(Data extracted from a collection)
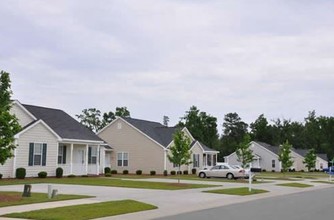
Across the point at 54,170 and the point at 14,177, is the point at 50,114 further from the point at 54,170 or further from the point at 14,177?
the point at 14,177

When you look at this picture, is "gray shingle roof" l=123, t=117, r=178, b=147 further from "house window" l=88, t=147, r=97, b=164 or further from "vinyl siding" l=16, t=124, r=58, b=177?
"vinyl siding" l=16, t=124, r=58, b=177

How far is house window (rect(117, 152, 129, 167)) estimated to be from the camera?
55.5 metres

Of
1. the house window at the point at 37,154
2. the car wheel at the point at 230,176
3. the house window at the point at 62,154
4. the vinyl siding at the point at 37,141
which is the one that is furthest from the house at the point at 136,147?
the house window at the point at 37,154

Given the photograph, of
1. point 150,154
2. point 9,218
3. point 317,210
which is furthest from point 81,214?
point 150,154

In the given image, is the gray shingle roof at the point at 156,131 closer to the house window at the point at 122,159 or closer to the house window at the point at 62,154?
the house window at the point at 122,159

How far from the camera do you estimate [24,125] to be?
1505 inches

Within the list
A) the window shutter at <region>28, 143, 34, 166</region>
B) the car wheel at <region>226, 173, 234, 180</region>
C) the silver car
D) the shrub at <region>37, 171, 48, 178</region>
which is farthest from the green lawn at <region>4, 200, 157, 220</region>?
the car wheel at <region>226, 173, 234, 180</region>

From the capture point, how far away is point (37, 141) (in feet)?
Result: 124

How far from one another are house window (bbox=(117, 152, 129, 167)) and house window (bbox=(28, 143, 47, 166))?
17707 millimetres

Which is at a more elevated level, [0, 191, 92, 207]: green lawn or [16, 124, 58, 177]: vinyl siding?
[16, 124, 58, 177]: vinyl siding

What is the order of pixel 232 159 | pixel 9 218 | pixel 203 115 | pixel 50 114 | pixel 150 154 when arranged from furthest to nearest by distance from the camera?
pixel 203 115
pixel 232 159
pixel 150 154
pixel 50 114
pixel 9 218

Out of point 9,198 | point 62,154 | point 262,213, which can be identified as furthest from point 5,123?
point 62,154

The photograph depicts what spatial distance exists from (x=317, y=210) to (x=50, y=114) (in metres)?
30.1

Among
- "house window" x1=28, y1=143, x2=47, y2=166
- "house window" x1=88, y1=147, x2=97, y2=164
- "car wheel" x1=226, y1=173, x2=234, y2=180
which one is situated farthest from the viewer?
"car wheel" x1=226, y1=173, x2=234, y2=180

§ Goal of the exercise: Print the entries above exactly, taking out only the pictures.

§ Final result:
Across the point at 54,170 and the point at 14,177, is the point at 50,114 further from the point at 54,170 or further from the point at 14,177?
the point at 14,177

When you look at this picture, is "gray shingle roof" l=123, t=117, r=178, b=147 further from "house window" l=88, t=147, r=97, b=164 or further from "vinyl siding" l=16, t=124, r=58, b=177?
"vinyl siding" l=16, t=124, r=58, b=177

How far is house window (rect(117, 152, 129, 167)) estimated to be from the camera?
55.5 metres

Of
1. the house window at the point at 37,154
2. the car wheel at the point at 230,176
3. the house window at the point at 62,154
4. the vinyl siding at the point at 37,141
which is the one that is furthest from the house at the point at 136,147?
the house window at the point at 37,154

Given the photograph, of
1. point 150,154
2. point 9,218
3. point 317,210
which is furthest from point 81,214?
point 150,154

In the given image, is the gray shingle roof at the point at 156,131 closer to the house window at the point at 122,159 or closer to the house window at the point at 62,154?
the house window at the point at 122,159

How far from the camera do you estimate [24,125] to be?
1505 inches

Within the list
A) the window shutter at <region>28, 143, 34, 166</region>
B) the car wheel at <region>226, 173, 234, 180</region>
C) the silver car
D) the shrub at <region>37, 171, 48, 178</region>
which is farthest from the green lawn at <region>4, 200, 157, 220</region>?
the car wheel at <region>226, 173, 234, 180</region>

From the capture point, how far away is point (37, 141) (in feet)?
Result: 124

How far from one another are house window (bbox=(117, 152, 129, 167)) and house window (bbox=(28, 143, 47, 166))?
17707 millimetres

Which is at a more elevated level, [0, 191, 92, 207]: green lawn or [16, 124, 58, 177]: vinyl siding?
[16, 124, 58, 177]: vinyl siding

What is the order of pixel 232 159 | pixel 9 218 | pixel 203 115 | pixel 50 114 | pixel 150 154 when arranged from furthest to nearest by distance from the camera?
pixel 203 115
pixel 232 159
pixel 150 154
pixel 50 114
pixel 9 218

Out of point 9,198 | point 62,154 | point 262,213, which can be identified as furthest from point 5,123?
point 62,154

The photograph depicts what spatial distance exists from (x=317, y=210) to (x=50, y=114) (in metres)?
30.1

Among
- "house window" x1=28, y1=143, x2=47, y2=166
- "house window" x1=88, y1=147, x2=97, y2=164
- "car wheel" x1=226, y1=173, x2=234, y2=180
which one is situated farthest from the viewer?
"car wheel" x1=226, y1=173, x2=234, y2=180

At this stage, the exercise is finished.